Questa volta il riferimento è alla nuova Ferrari Luce ad alimentazione elettrica, presentata ieri mattina al Quirinale al Presidente della Repubblica Sergio Mattarella. Erano presenti John Elkann, Presidente di Ferrari Spa che ha spinto per il modello elettrico della rossa, Piero Ferrari, Vice Presidente di Ferrari Spa e Benedetto Vigna, Amministratore Delegato dell’azienda.

Lancio che all’indomani della presentazione ha portato a una grossa perdita in borsa, di poco più del 6%. A livello tecnico, la vettura eroga una potenza complessiva di 1.050 CV grazie a quattro motori indipendenti, uno per ciascuna ruota del veicolo. La batteria da 122 kWh a 800 V garantisce 530 km di autonomia dichiarata. Lo 0-100 km/h viene coperto in 2,5 secondi, lo 0-200 in 6,8 secondi, mentre la velocità massima supera i 310 km/h. La vettura sarà messa in vendita al prezzo di listino di 550mila euro e le prime consegne sono previste per la fine del 2026. Il prezzo di partenza è “ben al di sopra del modello più costoso attualmente presente nella gamma Ferrari (Testarossa a 460mila euro) e significativamente superiore al prezzo medio di vendita di Ferrari per il primo trimestre 2026, pari a 453.000 euro. Prevediamo che la Luce rimarrà un’offerta di nicchia all’interno della gamma, rappresentando circa l’1% dei volumi totali”, hanno spiegato gli analisti di Mediobanca.

Oltre al tema del prezzo e del posizionamento di nicchia, alcuni analisti sottolineano anche la questione del design, che si allontana dai canoni tradizionali del cavallino Rampante.

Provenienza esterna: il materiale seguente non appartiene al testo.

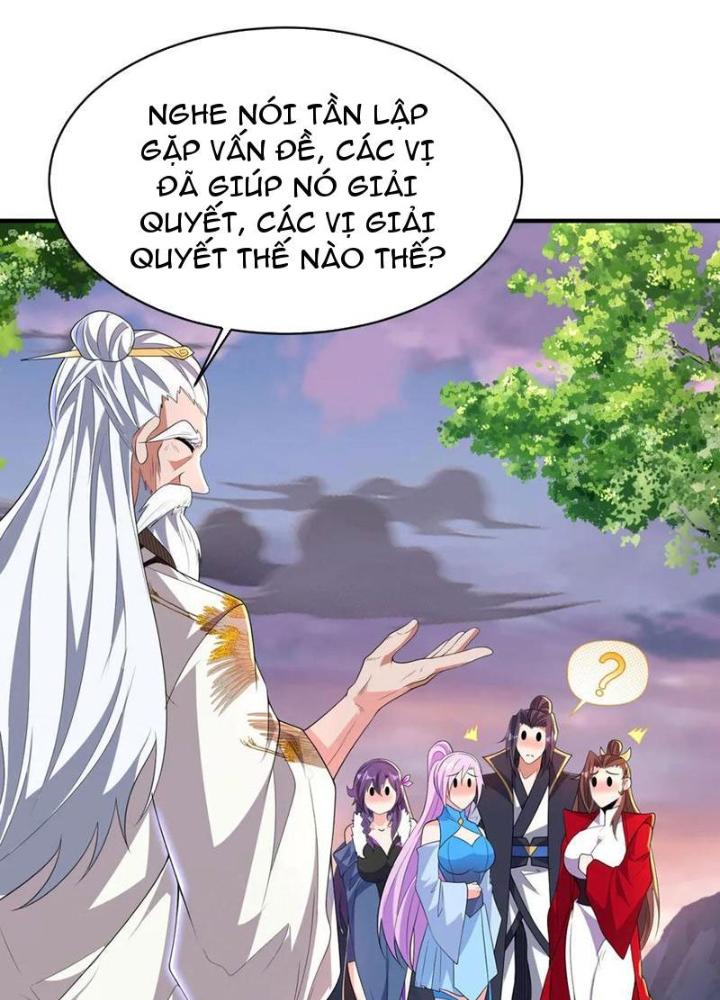 Đệ Nhất Ở Rể Chapter 318 - Trang 2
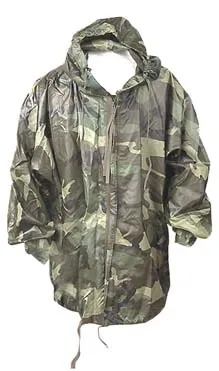 Jacke,USwoodland--- Regen--- neue-Ausf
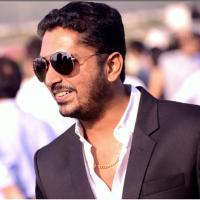 Kartik Konchady (@triplek1988) Twitter profile photo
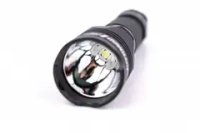 Фонарь с комплектом Armytek Dobermann Hunting Kit XP-L HI 1050 lm (F02004C)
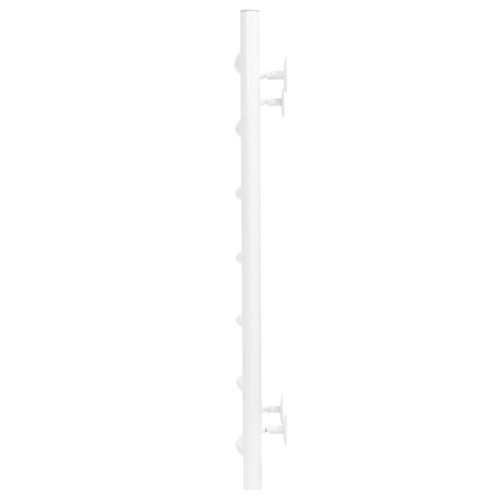 Полотенцесушитель Classic П7 500х800 электро new встроен. диммер Royal Thermo НС-1443115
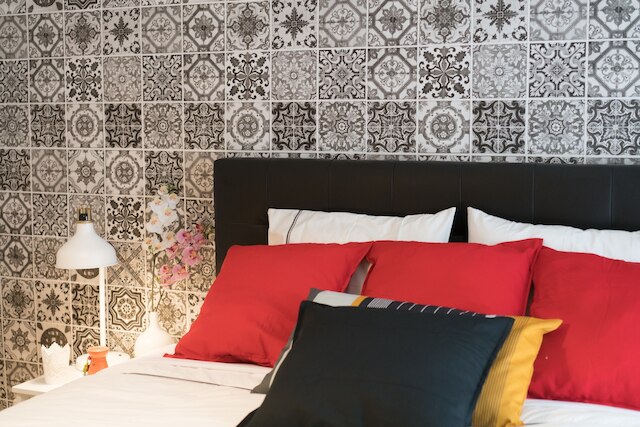 リスボン フレグランシズ パチュリ フラワーズ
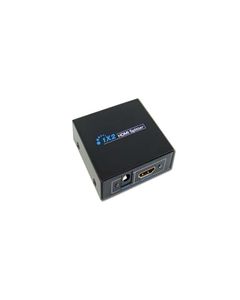 HDMI 1 X 2 SPLITTER / DISTRIBUTION AMPLIFIER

Bloomberg ha infatti riportato i rilievi degli analisti di Oddo Bhf secondo cui le prime reazioni “sono state in gran parte negative tra i fan più appassionati della Ferrari, a causa delle preoccupazioni relative all’allontanamento della tradizione del marchio“.

Di pensiero opposto è invece John Elkann, che ha dichiarato: “Ferrari Luce è un’auto del futuro, e unicamente Ferrari. Luce riafferma ciò che da sempre contraddistingue questa azienda: il coraggio di ridefinire i limiti del possibile. Ferrari Luce richiedeva una nuova prospettiva creativa. Ed è esattamente ciò che LoveFrom ha portato. Lavorando insieme a Maranello e San Francisco, su un nuovo linguaggio di design definito dalla purezza, abbiamo creato un’auto che guarda con fiducia al futuro” ha spiegato Elkann.